Testo da leggere →
-------------------------

Oggi ricorre l'85° anniversario della morte di Grazia Deledda (Nuoro, 28 settembre 1871 - Roma, 15 agosto 1936). Deledda è stata una scrittrice italiana.
«Per la sua potenza di scrittrice, sostenuta da un alto ideale, che ritrae in forme plastiche la vita quale è nella sua appartata isola natale e che con profondità e con calore tratta problemi di generale interesse umano.» — Les Prix Nobel en 1927, p. 49. Questa la motivazione del Premio Nobel per la Letteratura a lei attribuito nel 1926.

-------------------------

Dati grezzi →
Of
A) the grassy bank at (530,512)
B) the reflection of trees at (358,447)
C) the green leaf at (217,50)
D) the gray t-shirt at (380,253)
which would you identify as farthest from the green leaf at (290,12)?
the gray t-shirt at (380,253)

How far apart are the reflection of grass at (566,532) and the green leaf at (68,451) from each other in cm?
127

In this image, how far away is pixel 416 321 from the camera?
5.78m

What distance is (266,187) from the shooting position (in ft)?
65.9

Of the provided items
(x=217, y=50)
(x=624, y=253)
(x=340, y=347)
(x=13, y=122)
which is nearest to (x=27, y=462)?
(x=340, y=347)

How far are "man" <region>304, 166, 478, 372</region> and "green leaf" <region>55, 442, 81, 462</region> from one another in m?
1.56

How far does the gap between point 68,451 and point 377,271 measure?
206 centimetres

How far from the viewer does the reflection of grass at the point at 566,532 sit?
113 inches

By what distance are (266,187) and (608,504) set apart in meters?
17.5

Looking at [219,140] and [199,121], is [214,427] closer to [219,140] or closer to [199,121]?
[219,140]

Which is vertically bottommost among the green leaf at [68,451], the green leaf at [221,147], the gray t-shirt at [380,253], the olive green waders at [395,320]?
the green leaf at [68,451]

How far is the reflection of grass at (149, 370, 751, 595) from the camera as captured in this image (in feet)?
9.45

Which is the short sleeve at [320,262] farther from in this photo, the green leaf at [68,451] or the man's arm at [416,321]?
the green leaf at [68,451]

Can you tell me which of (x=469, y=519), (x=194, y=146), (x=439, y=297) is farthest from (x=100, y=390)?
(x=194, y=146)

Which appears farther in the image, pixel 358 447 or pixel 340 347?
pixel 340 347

-------------------------

Attività da svolgere →
1/ Secondo il testo su Grazia Deledda, in quale anno le fu attribuito il Premio Nobel per la Letteratura?
2/ Trascrivi parola per parola tutto il passo del testo su Grazia Deledda che va da "Oggi ricorre l'85°" fino a "una scrittrice italiana.".

Esiti delle attività →
1/ Nel 1926.

2/
Oggi ricorre l'85° anniversario della morte di Grazia Deledda (Nuoro, 28 settembre 1871 - Roma, 15 agosto 1936). Deledda è stata una scrittrice italiana.